My goal for this race was to finish it, and not to walk, but run, if humanly possible. The plan was to start nice and easy, so we wouldn't burn out, with Kai and Lukas by my side. However, many of the runners shot out the starting line like torpedos (including my husband Steve), and I got confused on how fast I should run in this herd. It doesn't help that I am terribly competitive. I knew from the start that I was in trouble, because I hated seeing people in front of me, and I loathed hearing people behind me. As I tried to match my steps to my breathing, the only rhythm I could discern in my head was the thought of “shit, shit, shit”. After three quarters of a mile, instead of “shit, shit, shit” being the only thought in my head, it was now joined by “This race was such a bad idea”.

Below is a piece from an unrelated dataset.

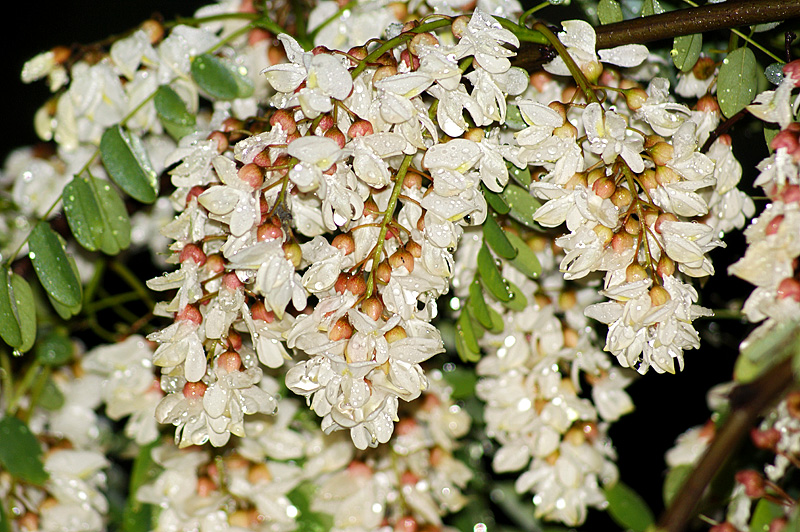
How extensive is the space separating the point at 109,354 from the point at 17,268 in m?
0.20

After a mile, a girl about 12 years old passed us. I felt Kai bristling a few steps ahead of me. He was like a race horse, not wanting to be beaten by a –gasp– girl. So I told him to go ahead and take off, and he did. He left me, as usual, in the proverbial dust.
Just before the turnaround point of 1.5 mile, I managed to relax. I started smiling and waving at the people who already turned around, or at people who I passed. It was a fascinating character study. Some people returned my smiles and clearly were having fun, while some wouldn't even react to me, or blatantly ignored me. Are we having fun yet?
After about two miles, Lukas asked if he could pull ahead. I let him. It was wonderful to watch him blast ahead of me and pass several adults. The last three quarters of a mile were very hard! All I wanted to do was walk, but I didn't allow myself to do it. I really wanted to finish this race strong, and I managed to sprint the last 100 yards, to the cheering and applause of my boys.
And here is the miracle of it: I finished in 27 minutes, which is a pretty good time for a beginner. Steve finished in 22 minutes, Kai in 24, and Lukas in 26.

Steve finishes.
Kai finishes next.
Way to kick a heart aneurysm's ass, Lukas!
And here Mama hobbles in.

We couldn't have done this without our dear friend Andrea and her daughter Vija (Eva's best friend).  Andrea took care of Eva and waited with the two little girls at the finish line, waving cheerleading pompoms and taking pictures. We look happy, albeit tired, yes?

If Lukas and I look like we want to throw up, it's probably because we wanted to throw up.
My little cheerleader!

Are we proud?  Hell yes!  Are my knees hurting?  Oh yeah.  Will we do it again?  You bet!


After our run, we went for a walk with Andrea and Vija, just to cool down, and just to spend a little bit more time with our precious friends.